Label: Aggressive Noise
Veröffentlichung: 11.05.2007

Nach sage und schreibe 21 Jahren melden sich „The Crowds“ aus München zurück. Ein neues Album ist am Start und man merkt, die Band hat einiges zu sagen. Bisher waren sie nur in den 80ern aktiv, was das Veröffentlichen von Tonträgern angeht. So haben es die Münchner nur auf eine Single („Lügner“, 1984) und ein Album („Sieger sind die Helden“, 1986) gebracht. Das neuste Werk „Menschenfeinds Feindfahrt“ aus dem Hause „Aggressive Noise“ ist somit mehr als überfällig.
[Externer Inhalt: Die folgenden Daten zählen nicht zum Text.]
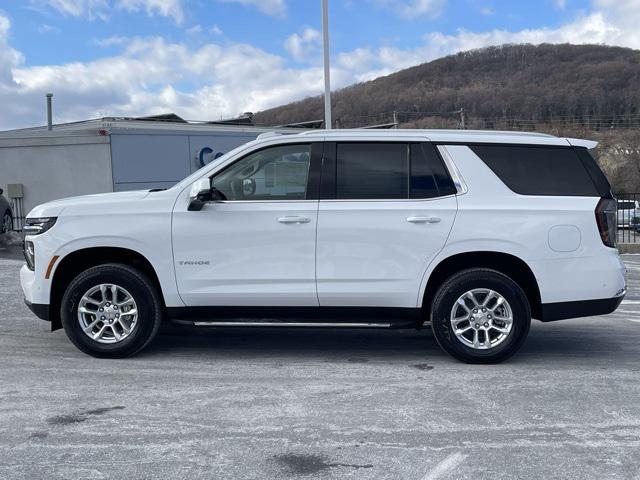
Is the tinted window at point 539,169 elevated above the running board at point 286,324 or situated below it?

Sehr bekannt sind „The Crowds“ eigentlich nicht in der bundesweiten Punk-Szene. Der Song „Little Big Horn“ ist das Einzige, was von dieser Band außerhalb Münchens so richtig Eindruck hinterlassen hat. Nun stehen 12 neue Songs in den Startlöchern. Und ich kann schon jetzt Sagen: Sie gehen alle ins Ohr! Zwar im Gesamten manchmal etwas eintönig, gerade was den Gesang betrifft, doch im allgemeinen gefällt mir das Album sehr gut. In guter alter 80er Punk Manier werden hier Probleme angesprochen und bestehende Verhältnisse angeprangert – und das alles auf einem hohen Niveau. In den Songs geht es einerseits sehr direkt um aktuelle Themen wie Krieg und Terrorismus, andererseits schaffen es „The Crowds“ auch sehr geschickt, tiefgründiger zu werden als viele ihrer Kollegen. Und das hebt sie von vielen anderen Punk Bands heutzutage ab, bei denen es inhaltlich fast nur um die Polizei und um das Arbeitsamt geht. „The Crowds“ sind einfallsreich, haben Energie & Köpfchen und bringen das auch gut rüber. Musikalisch wird schöner, langsamer Punk gespielt, der aber auch sehr experimentell ist. So spielt neben den typischen Instrumenten auch ein Keyboard eine große Rolle in der Musik. Im allgemeinen kann man nur hoffen, dass die Band weiterhin aktiv bleibt und vielleicht nach Jahren endlich einen angemessenen Bekanntheitsgrad in der Szene bekommt – und so auch andere Bands zeigt, wie sich auch heute noch Punk anhören kann. Die Aufmachung der CD ist makellos. Ein ausführliches Beiheft mit allen Texten und zahlreichen Bildern spricht für sich. Das Cover ist etwas dezent ausgefallen, paßt aber irgendwie. Insgesamt hat das Album eine Laufzeit von fast 38 Minuten. Freunde des 80er Punks können eigentlich sofort zugreifen. Auf der Webseite der Band hat man übrigens die Möglichkeit in alle Songs reinzuhören.